For a full picture of all Virginia community colleges that offer transfer agreements with universities, please visit Virginia’s Community Colleges website at http://bit.ly/VA-transfer-agreements.
Washington, D.C.: The community college at the University of the District of Columbia (UDC) does not offer guaranteed transfer programs. Most D.C. residents seem to gravitate toward community colleges in Virginia and Maryland.
Georgetown University, The George Washington University and other universities in the district have guaranteed transfer agreements with area community colleges.
California: The transfer admission guarantee (TAG) program guarantees transfer to several of University of California’s excellent universities (note that UCLA and Berkeley do not take part in this program). Check requirements at http://bit.ly/CA-tag.
California state universities accept even more guaranteed transfers than the UC system does. The California Community Colleges network brings you a program called “A Degree With a Guarantee,” which lists all participating community colleges and state universities (see http://bit.ly/CCC-degree-guarantee).
In addition, private universities such as Loyola Marymount partner with some community colleges in both California and Arizona in guaranteed admissions programs.
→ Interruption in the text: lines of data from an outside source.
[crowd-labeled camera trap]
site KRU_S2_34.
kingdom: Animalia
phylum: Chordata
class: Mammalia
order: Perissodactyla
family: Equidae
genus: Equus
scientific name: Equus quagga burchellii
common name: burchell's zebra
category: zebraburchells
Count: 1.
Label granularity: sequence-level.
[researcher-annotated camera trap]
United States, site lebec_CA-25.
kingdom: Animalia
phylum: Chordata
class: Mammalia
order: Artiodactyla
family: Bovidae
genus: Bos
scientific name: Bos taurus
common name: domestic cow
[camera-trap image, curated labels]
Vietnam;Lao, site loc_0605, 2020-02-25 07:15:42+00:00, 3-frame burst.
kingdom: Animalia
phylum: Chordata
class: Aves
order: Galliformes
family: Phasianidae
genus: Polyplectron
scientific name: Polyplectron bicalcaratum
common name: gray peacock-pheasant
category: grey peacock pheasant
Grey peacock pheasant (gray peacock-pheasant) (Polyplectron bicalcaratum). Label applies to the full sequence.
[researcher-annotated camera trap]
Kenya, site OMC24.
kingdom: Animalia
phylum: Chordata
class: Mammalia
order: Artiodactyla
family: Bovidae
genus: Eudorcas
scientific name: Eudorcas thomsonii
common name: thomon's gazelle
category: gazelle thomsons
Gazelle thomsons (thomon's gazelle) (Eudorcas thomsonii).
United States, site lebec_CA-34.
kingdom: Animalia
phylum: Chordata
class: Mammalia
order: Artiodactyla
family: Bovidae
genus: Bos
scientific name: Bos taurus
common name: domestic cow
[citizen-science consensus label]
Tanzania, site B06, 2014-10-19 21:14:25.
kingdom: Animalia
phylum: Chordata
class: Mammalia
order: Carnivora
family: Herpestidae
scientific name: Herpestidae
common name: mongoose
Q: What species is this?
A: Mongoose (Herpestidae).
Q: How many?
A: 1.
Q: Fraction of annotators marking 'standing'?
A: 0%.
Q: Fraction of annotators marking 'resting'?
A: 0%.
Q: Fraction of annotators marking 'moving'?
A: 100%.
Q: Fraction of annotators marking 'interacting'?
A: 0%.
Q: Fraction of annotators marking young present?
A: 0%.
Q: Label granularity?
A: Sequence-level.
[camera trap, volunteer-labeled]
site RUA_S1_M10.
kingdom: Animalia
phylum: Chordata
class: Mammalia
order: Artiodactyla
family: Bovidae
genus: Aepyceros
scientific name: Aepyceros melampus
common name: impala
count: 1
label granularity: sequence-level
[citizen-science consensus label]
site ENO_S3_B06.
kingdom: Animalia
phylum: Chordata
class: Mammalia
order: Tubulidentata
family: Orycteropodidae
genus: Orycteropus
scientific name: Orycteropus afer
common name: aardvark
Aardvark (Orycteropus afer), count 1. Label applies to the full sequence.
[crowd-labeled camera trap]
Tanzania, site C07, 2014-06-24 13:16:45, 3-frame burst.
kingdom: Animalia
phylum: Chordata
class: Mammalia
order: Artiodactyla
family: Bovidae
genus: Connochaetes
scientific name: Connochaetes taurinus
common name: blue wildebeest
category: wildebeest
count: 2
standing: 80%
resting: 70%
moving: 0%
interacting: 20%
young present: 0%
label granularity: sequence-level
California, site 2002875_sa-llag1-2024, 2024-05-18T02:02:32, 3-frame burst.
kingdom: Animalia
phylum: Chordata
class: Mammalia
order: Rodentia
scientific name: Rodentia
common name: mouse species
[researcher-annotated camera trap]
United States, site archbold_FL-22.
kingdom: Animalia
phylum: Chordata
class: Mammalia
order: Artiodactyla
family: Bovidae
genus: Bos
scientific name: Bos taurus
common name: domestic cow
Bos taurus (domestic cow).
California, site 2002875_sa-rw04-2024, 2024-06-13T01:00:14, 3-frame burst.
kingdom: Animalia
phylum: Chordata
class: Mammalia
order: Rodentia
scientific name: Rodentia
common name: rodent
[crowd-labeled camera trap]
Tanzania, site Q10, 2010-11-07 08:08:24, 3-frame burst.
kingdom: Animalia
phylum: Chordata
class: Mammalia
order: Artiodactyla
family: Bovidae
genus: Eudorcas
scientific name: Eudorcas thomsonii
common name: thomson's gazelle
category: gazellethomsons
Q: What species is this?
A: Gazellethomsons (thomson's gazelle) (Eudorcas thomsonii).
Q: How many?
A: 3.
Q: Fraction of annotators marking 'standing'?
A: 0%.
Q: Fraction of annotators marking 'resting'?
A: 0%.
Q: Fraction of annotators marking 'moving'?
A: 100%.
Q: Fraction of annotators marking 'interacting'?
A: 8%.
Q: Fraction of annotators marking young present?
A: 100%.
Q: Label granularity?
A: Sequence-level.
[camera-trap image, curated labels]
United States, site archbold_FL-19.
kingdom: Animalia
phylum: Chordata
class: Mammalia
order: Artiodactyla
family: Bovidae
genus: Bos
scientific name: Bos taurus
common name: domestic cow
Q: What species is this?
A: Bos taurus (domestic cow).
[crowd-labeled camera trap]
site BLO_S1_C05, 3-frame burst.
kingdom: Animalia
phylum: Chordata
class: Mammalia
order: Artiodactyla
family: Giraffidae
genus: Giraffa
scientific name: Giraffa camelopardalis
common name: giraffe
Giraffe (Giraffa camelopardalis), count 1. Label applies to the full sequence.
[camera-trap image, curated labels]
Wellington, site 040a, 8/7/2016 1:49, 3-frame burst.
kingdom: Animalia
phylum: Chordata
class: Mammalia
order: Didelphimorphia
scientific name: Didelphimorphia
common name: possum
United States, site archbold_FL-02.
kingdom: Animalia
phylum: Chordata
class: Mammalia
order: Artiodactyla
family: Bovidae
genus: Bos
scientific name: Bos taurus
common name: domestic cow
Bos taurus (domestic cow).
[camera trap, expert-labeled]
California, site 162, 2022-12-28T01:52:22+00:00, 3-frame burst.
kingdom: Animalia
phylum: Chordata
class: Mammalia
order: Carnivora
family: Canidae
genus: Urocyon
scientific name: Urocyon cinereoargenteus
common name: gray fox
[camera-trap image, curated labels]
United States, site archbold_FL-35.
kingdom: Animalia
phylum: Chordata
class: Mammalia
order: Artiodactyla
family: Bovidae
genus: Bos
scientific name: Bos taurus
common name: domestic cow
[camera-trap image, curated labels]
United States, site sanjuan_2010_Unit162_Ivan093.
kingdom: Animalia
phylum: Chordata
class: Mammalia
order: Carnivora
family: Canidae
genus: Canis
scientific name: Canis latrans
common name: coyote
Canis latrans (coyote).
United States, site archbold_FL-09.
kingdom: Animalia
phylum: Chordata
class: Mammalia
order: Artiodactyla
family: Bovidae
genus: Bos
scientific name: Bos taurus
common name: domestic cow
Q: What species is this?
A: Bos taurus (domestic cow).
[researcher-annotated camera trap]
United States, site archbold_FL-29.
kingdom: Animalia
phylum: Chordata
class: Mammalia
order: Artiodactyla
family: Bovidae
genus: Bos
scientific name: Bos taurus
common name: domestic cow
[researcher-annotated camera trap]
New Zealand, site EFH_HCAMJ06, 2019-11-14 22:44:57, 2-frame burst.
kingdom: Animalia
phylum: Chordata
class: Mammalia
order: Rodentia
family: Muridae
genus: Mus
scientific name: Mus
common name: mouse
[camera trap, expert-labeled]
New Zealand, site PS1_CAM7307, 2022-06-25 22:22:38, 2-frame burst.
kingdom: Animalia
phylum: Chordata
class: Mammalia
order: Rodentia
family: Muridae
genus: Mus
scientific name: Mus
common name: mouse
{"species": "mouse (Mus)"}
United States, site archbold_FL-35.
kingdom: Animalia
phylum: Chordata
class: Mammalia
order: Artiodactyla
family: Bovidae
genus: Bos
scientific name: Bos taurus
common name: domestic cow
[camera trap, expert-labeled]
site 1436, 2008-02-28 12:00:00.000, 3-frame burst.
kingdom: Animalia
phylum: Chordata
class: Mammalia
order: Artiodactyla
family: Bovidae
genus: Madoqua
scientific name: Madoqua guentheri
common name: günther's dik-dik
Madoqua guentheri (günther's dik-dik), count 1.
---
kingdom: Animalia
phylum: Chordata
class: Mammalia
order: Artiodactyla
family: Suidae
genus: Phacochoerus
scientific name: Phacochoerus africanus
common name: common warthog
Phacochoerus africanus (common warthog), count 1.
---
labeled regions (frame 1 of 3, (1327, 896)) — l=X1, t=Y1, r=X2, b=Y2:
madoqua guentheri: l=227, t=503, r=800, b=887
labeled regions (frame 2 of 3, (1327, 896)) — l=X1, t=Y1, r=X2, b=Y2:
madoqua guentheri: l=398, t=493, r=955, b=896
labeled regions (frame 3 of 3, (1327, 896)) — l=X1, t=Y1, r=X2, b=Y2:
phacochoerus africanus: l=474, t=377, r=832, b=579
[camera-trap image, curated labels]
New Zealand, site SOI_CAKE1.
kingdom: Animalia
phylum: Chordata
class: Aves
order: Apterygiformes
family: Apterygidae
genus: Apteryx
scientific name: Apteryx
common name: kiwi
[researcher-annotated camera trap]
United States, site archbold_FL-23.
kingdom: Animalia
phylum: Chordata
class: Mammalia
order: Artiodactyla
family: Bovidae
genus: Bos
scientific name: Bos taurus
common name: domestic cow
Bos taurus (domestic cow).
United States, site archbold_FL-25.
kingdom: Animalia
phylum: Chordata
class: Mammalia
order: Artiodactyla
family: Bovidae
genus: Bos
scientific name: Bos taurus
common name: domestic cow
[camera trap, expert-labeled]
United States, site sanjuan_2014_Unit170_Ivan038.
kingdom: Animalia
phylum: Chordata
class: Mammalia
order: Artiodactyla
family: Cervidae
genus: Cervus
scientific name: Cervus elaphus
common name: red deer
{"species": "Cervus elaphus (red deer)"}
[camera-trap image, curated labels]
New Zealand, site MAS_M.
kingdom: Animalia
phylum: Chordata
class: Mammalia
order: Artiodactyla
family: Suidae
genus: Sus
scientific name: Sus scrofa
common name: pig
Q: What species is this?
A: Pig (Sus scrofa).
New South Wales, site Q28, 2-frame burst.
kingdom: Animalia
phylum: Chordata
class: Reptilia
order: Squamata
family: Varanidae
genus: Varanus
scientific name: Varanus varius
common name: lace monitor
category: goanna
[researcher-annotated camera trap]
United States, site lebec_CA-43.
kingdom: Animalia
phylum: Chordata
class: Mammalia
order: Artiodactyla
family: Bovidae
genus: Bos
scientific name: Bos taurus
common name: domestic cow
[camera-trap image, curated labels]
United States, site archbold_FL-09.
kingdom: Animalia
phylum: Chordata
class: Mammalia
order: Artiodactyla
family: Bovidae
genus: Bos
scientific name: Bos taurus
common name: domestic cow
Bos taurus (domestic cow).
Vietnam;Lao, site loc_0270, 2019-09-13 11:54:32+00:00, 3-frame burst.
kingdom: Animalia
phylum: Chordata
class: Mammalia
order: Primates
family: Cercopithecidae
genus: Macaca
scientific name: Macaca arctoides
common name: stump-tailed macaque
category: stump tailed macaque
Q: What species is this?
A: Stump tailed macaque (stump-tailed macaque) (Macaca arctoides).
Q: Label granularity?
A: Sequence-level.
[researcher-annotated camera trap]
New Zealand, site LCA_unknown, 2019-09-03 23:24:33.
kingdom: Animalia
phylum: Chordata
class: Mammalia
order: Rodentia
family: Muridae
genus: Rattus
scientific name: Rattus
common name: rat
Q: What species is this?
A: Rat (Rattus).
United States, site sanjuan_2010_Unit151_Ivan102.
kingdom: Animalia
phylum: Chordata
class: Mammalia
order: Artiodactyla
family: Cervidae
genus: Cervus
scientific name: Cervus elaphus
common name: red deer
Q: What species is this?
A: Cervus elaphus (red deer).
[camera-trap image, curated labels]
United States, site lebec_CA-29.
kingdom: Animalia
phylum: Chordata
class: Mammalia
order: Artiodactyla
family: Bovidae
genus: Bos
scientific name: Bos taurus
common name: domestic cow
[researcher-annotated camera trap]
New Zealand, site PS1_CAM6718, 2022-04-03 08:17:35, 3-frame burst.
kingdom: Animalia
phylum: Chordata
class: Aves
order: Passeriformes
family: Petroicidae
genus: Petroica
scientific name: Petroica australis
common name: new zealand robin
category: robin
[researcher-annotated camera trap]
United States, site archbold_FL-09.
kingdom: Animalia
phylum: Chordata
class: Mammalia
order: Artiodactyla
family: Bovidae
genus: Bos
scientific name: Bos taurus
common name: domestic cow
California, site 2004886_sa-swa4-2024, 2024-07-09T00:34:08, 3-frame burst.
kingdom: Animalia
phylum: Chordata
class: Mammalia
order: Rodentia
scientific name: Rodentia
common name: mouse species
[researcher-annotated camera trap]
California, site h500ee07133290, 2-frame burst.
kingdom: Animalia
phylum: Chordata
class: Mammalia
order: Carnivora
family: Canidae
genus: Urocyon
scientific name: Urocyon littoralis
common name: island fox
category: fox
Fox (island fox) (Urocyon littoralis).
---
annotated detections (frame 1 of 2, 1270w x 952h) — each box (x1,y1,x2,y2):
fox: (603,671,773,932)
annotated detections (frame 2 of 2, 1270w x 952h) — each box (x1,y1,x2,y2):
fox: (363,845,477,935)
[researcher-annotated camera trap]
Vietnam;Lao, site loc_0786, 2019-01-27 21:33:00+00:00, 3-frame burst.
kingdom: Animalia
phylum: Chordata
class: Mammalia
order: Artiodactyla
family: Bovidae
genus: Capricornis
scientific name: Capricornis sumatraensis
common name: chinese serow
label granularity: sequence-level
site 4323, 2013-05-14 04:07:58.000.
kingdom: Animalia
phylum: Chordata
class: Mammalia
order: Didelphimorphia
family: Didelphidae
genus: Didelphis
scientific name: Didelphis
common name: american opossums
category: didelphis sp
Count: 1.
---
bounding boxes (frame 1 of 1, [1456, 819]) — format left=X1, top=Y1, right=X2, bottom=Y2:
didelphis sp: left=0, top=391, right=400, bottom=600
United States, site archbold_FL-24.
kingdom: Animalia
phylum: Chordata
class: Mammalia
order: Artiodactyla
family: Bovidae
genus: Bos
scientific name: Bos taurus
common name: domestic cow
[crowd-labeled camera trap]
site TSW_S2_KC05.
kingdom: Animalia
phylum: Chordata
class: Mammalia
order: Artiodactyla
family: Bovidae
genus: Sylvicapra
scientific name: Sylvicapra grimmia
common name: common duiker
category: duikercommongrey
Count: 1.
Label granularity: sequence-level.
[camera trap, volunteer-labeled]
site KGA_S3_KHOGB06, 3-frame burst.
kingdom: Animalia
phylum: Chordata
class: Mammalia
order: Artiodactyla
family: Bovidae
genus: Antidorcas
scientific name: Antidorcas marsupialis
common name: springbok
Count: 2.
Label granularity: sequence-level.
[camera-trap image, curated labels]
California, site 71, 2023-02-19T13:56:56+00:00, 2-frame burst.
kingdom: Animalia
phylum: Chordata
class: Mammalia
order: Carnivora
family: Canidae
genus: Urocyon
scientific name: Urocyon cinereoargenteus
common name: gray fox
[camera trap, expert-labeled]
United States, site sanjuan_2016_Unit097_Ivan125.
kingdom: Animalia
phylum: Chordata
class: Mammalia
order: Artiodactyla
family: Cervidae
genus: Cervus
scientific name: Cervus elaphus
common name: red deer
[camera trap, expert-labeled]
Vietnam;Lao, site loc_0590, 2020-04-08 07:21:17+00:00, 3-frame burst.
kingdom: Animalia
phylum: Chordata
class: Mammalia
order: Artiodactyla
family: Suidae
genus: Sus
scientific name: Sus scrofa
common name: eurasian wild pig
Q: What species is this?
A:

This serves as a reminder that even private universities may offer guaranteed transfer.
Illinois: The College of Lake County, in the Chicago suburbs, offers guaranteed transfer to a long list of colleges and universities, both in and outside Illinois (see http://bit.ly/IL-gt).
Illinois’ statewide transfer program, called iTransfer, offers comprehensive information about articulation agreements at http://bit.ly/IL-itransfer.
New York: The State University of New York (SUNY) branches offer one of the better-known guaranteed transfer programs in the United States: http://bit.ly/SUNY-gt.
These are just a few of the most popular guaranteed transfer programs. There are many more across the United States. To find community colleges in any state, visit the American Association of Community Colleges’ website: http://bit.ly/AACC-gtp.
Finally, the website collegexpress.com publishes guaranteed transfer programs and articulation agreements for most states. Search the website for “articulation agreements.”